Many of us first learned about transformation and measuring change in our high school biology or physics classes. In the physics and biology laboratory, we had the experience of measuring transformation through visual cues using petri dishes or through tools such as thermometers and barometers. Measuring change is really no different in the business world: visual cues (e.g., management by walking around) and tools (e.g., metrics) are vital techniques used to ensure a company is successful in executing its strategy. Our focus on measuring change in the Department of the Navy (DON) is based both in law -- Clinger-Cohen Act of 1996, as well as good management practice. One specific target of change measurement is the eBusiness (eB) transformation, and the tools we use to measure it are as varied as the eB initiatives themselves. The reasons and need for measurement are compelling.
Information Technology (IT) spending in the Federal Government in 2002 will exceed $48 billion; it will be more than $52 billion in 2003.1 Most of this transformational spending is focused on Internet initiatives as over 22 thousand government Web sites contain over 35 million Web pages.2 The IT management responsibility for this budget exists at many levels within the Federal Government. Mr. Mark Forman, Associate Director for Information Technology and eGovernment at the Office of Management and Budget (OMB) resides at the top with Government-wide management accountability. Since the President's Management Agenda for Fiscal Year 2002 contains "Expanded Electronic Government" as one of five Government-wide initiatives, Mr. Forman has been specifically focused on this task.
Applying eBusiness solutions to expand eGovernment has four specific areas of emphasis: (1) service to individuals (making it easier for citizens to get service and interact with the Federal Government), (2) service to businesses (reducing the burden on businesses by using Internet protocols and consolidating the myriad of redundant reporting requirements), (3) intergovernmental transactions (making it easier for States to meet reporting requirements while enabling better performance measurement and results), and (4) internal efficiency and effectiveness (improving the performance and reducing the cost of Federal Government administration by using eBusiness best practices in areas such as supply chain management, financial management, and knowledge management).
Mr. Forman's effort at eGovernment transformation began in late 2001 by calling together representatives from all federal agencies, including the Department of Defense (DoD). This working group, named Quicksilver, identified 25 initiatives that have since been approved by the President's Management Council, all of which respond to the President's Management Agenda task for expanding eGovernment. As these initiatives mature, several will have direct and immediate impact on the DoD and DON such as: eGrants, eTravel, Integrated Acquisition, eRecords Management and eAuthentication. Significant progress on these initiatives is expected over the next 18 to 24 months.
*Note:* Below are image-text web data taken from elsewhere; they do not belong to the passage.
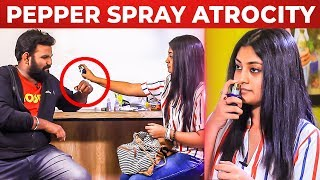 Ratsasan AMMU tries PEPPER SPRAY on VJ Ashiq | Ratsasan Ammu's FUN Segment |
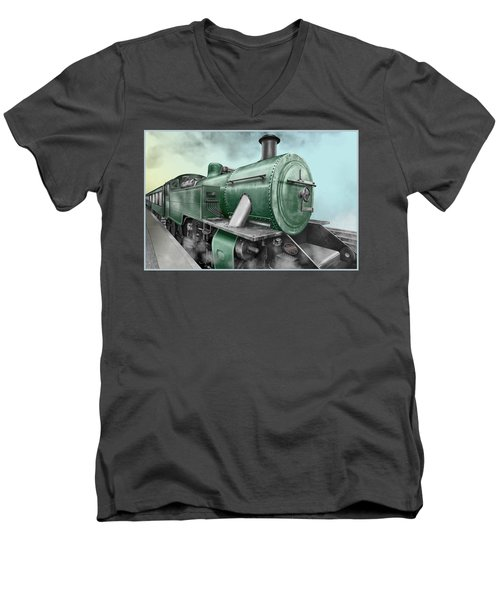 1940's Steam Train Men's V-Neck T-Shirt by Marty Garland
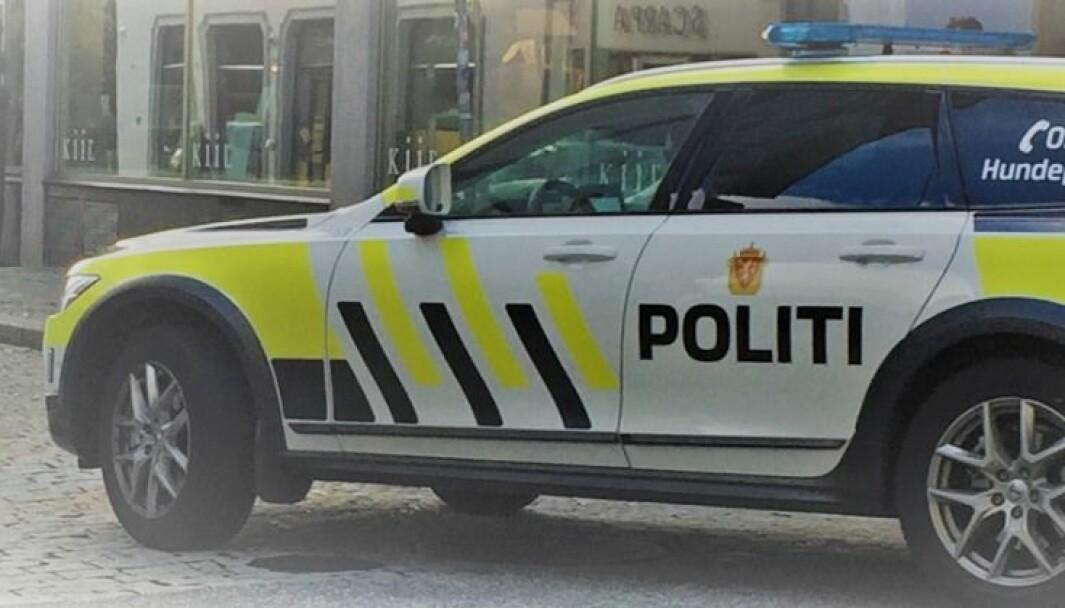 Politiet i Kongsvinger vil heretter straffeforfølge brudd på smittevernreglene.
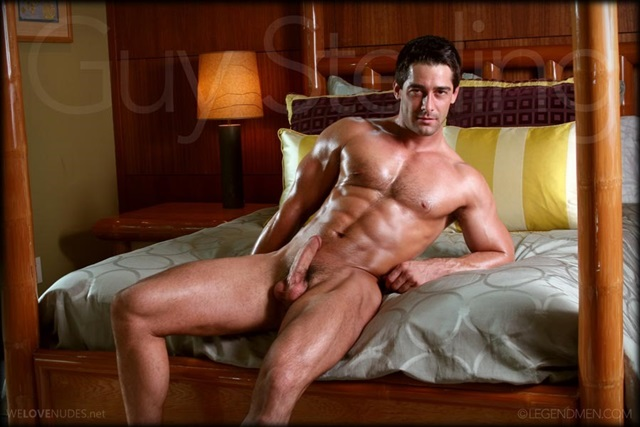 Guy-Sterling-Legend-Men-Gay-sexy-naked-man-Porn-Stars-Muscle-Men-naked-bodybuilder-nude-bodybuilders-big-muscle-001-gallery-video-photo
As to transformation within the DON, eBusiness has been a watchword for several years. An eCommerce (eC) trailblazer, the DON has sought to create paperless commerce opportunities since the early 1990s. The DON's eB focus is more than just automating manual processes and eliminating paper transactions. eB will move the Department into an enterprise-wide electronic business environment and fundamentally change the way we operate by applying business process reengineering (BPR). But BPR and change are not good enough; our commitment to support the warfighter demand that we measure our progress to confirm that change is not being made for change's sake. Congress has taken action on this matter with the Government Performance and Results Act (GPRA) of 1993, directing agencies to monitor and report performance through measures tied to strategic goals. Specific to investments in IT, the Clinger-Cohen Act (CCA) of 1996 directs agencies to manage IT using mission performance measures.
There are many ways to perform this measurement tasking. One method gaining particular momentum in industry is the Balanced Scorecard methodology. Devised by David Norton and Robert Kaplan in the early 1990s, the Balanced Scorecard methodology accounts for weaknesses with many traditional financially-based metrics schemes, which measure what has happened but provide little as a leading indicator to provide insight into future direction.
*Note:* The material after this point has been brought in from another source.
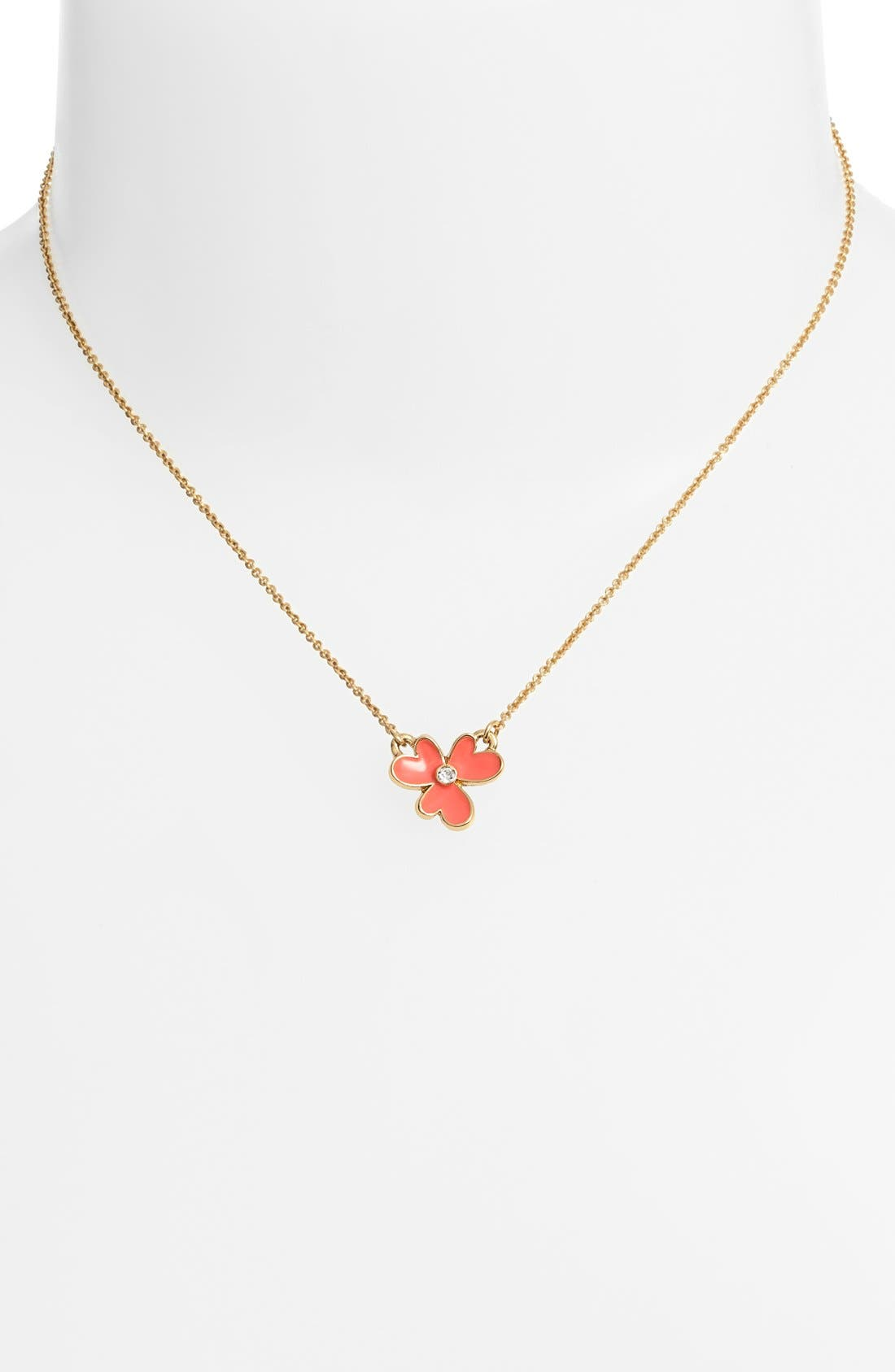 Alternate Image 2  - kate spade new york 'pansy blossoms' clover pendant necklace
As its name implies, the Balanced Scorecard seeks a balanced set of measures including those that are financial and nonfinancial, short- and long- term, leading and lagging, with external and internal performance perspectives. Most important, the Balanced Scorecard is very strongly tied to an organization's strategy; a significant component of the measurement effort is devoted to insuring the company's strategy is achieved rather than just short- term, tactically-oriented objectives.
The traditional balanced scorecard has four perspectives: financial, customer, internal processes, and learning and growth. Governmental scorecards commonly add a fifth perspective called "stakeholder" to recognize the significant role played by internal and external stakeholders in the public sector.
In 2001, the Department of the Navy Chief Information Officer (DON CIO) called together a team of personnel, with the aid of Patrick Patterson, a trained facilitator from Balance Scorecard For Government (BSC4GOV), to develop a DON eBusiness Balanced Scorecard. This scorecard is intended to apply across the DON and measure the Department's eBusiness transformation.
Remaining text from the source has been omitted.